• **Selected passage**:

Decision Environment

After you develop the model, DataRobot makes it easy to deploy the model into your desired decision environment. Decision environments are the methods by which predictions will ultimately be used for decision making. This is a critical piece of implementing the use case as it ensures that predictions are used in the real world for reducing waste and cost. 

Decision Maturity 

Automation | Augmentation 

DataRobot empowers your maintenance engineers with the information they need to identify potential defects and take appropriate action. While there are use cases where decisions can be automated in a data pipeline, a defect detection model is geared to augment the decisions of your maintenance engineers. It acts as an intelligent machine that, combined with the expertise of your engineers, will help remove waste and decrease costs. 

Model Deployment

The predictions generated by the model can be integrated into your existing systems to be consumed by your maintenance engineers. Your system can include some of the following components: lighting technologies, optical filtering, data acquisition, and control hardware, embedded control, and monitoring software.

Several ways the prediction can be deployed include:

Connect the model output to a database: Store the detection request result in a database that can be accessed by a decision system.

Connect with other systems:

• Display results through a control and monitoring system
• Display results through a business intelligence tool (i.e., Tableau, Power BI)

Embed the predictions into your day-to-day production maintenance workflow. Results can be integrated into control and monitoring systems or BI dashboards. On the former, maintenance engineers can easily see decisions and alerts as an additional column in the data they already view on a daily basis to monitor their production flow. They will be given transparent interpretability of the predictions to visualize and understand why the model detects specific defects.

Decision Stakeholders

Decision executors are the maintenance engineers who will consume decisions on a daily basis to identify defects in production quality and understand the steps they can take to intervene.

Decision managers are the executive stakeholders who will monitor and manage the process to analyze the overall performance of the production process and decide when to invest in improvement programs.

Decision authors are the technical stakeholders who will set up the decision flow in place. These include system integrators, data scientists, or business analysts.   

Decision Process

Your decision stakeholders can focus on leveraging the predictions generated by the model to augment decisions that will impact the process.

• **Stated problem A**:
Print the records verbatim, from the line containing "Which is further" through the end of the records.

• **Material**:
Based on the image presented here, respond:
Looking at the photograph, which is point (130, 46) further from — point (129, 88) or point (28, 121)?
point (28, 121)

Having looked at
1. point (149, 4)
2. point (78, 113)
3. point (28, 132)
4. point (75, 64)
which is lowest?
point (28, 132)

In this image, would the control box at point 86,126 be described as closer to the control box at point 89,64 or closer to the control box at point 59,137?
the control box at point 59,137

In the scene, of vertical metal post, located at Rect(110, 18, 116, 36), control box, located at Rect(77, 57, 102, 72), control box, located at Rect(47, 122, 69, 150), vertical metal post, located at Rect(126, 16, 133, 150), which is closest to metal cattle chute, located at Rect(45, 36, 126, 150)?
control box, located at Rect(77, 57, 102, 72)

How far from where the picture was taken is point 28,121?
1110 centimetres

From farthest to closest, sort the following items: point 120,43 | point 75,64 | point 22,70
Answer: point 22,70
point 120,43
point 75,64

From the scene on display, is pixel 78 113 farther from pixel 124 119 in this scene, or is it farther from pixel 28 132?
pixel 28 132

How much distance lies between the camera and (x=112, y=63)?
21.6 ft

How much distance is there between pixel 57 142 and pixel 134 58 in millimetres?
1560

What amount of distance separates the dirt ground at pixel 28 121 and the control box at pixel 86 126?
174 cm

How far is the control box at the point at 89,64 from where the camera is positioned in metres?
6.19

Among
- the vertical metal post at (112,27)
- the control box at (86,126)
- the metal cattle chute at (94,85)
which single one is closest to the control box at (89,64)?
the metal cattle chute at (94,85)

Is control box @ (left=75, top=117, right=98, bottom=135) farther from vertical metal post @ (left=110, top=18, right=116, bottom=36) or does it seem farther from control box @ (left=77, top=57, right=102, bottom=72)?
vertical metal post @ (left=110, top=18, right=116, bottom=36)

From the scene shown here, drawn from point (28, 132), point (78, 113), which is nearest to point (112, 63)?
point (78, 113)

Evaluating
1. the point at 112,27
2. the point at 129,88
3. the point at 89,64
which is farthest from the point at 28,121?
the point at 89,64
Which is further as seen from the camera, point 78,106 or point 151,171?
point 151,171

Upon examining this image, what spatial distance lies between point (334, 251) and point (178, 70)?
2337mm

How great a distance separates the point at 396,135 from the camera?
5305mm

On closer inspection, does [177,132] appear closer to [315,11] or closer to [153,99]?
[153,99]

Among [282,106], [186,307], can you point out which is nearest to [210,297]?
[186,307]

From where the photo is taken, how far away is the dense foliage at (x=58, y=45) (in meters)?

• **Stated problem B**:
Extend the text on deploying a defect detection model, picking up after its last sentence.

• **Result A**:
Which is further as seen from the camera, point 78,106 or point 151,171?
point 151,171

Upon examining this image, what spatial distance lies between point (334, 251) and point (178, 70)?
2337mm

How great a distance separates the point at 396,135 from the camera?
5305mm

On closer inspection, does [177,132] appear closer to [315,11] or closer to [153,99]?
[153,99]

Among [282,106], [186,307], can you point out which is nearest to [210,297]?
[186,307]

From where the photo is taken, how far away is the dense foliage at (x=58, y=45) (in meters)?

• **Result B**:
• Reduce production costs by reducing the rejection of defects and by reducing the reprocessing operations for the defective material. The majority of quality complaints from customers are surface defects.
• Reduce waste in effort, materials, and machine time. Detecting defects through visual inspection in the cold means up to several tons of defective material can continue to pass through costly production processes.
• Promote preventive maintenance. The presence of certain defects implies mistakes in the process, such as the deterioration of the rolling mill boxes, which can be anticipated and resolved via scheduled stops, and not when there is a final breakage that causes greater inconvenience.
• Increase the use of the line with fewer stops to research and determine the causes of the defects, especially as they are usually found at a later time when the products are cool.
• Save energy because less material is heated to comply with orders.
• Improve the know-how of your organization regarding its own production process. It is difficult to determine the many defects that can take place during the hot rolling process. This know-how means finding the causes of each type of defect and establishing an action plan to modify the production parameters in each case.

Model Monitoring

Decision Operators: IT/System Operations, Maintenance Engineers, Data Scientists 

Prediction Cadence: Real-time predictions

Model Retraining Cadence: Models retrained once production processes change; otherwise, retrain the models at the beginning of every new operating quarter.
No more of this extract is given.